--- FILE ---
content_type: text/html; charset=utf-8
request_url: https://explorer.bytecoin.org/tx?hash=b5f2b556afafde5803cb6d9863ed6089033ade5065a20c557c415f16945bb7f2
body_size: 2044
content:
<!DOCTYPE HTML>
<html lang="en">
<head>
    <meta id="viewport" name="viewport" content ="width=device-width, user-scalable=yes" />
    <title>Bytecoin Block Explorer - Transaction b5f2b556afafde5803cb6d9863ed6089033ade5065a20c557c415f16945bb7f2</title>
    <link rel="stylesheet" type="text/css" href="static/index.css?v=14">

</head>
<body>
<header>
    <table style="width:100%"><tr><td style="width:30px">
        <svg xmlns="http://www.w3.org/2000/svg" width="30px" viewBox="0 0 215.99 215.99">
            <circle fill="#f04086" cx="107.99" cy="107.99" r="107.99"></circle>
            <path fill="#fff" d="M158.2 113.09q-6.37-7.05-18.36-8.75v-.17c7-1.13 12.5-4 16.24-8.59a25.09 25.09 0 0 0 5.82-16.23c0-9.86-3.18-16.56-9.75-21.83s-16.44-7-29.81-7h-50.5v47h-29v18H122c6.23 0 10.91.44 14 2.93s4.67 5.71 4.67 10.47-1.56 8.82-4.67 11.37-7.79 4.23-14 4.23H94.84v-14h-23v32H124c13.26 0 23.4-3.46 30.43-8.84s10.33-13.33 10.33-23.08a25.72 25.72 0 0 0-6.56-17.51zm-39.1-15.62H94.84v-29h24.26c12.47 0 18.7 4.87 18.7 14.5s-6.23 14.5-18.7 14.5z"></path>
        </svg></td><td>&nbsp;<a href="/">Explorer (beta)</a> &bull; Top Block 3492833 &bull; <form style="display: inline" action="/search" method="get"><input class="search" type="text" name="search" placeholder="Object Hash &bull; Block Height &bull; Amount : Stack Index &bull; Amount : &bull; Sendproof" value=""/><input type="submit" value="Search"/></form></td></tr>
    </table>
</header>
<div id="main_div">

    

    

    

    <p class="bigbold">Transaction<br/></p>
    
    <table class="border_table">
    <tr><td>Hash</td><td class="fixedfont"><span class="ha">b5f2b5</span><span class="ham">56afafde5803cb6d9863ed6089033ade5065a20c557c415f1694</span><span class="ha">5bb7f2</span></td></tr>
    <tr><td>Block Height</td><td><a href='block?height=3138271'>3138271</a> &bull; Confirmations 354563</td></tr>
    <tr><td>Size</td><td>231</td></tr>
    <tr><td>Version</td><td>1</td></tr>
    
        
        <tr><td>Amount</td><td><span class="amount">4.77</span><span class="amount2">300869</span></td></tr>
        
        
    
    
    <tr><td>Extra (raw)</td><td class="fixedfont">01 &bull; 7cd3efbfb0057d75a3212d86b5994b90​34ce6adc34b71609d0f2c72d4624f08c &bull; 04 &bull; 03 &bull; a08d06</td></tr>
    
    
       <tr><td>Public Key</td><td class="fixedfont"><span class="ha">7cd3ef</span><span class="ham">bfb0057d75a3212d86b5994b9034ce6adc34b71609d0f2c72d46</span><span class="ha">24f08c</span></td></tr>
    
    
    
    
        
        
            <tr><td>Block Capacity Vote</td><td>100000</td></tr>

▶ [TASK DETAILS] Word for word, please return the lines from the one containing "Height</td><td><a href='block?height=3138271'>3138271</a> &bull;" through the end of the listing, both ends included, and nothing else.

▶ [ANSWER AREA]
    <tr><td>Block Height</td><td><a href='block?height=3138271'>3138271</a> &bull; Confirmations 354563</td></tr>
    <tr><td>Size</td><td>231</td></tr>
    <tr><td>Version</td><td>1</td></tr>
    
        
        <tr><td>Amount</td><td><span class="amount">4.77</span><span class="amount2">300869</span></td></tr>
        
        
    
    
    <tr><td>Extra (raw)</td><td class="fixedfont">01 &bull; 7cd3efbfb0057d75a3212d86b5994b90​34ce6adc34b71609d0f2c72d4624f08c &bull; 04 &bull; 03 &bull; a08d06</td></tr>
    
    
       <tr><td>Public Key</td><td class="fixedfont"><span class="ha">7cd3ef</span><span class="ham">bfb0057d75a3212d86b5994b9034ce6adc34b71609d0f2c72d46</span><span class="ha">24f08c</span></td></tr>
    
    
    
    
        
        
            <tr><td>Block Capacity Vote</td><td>100000</td></tr>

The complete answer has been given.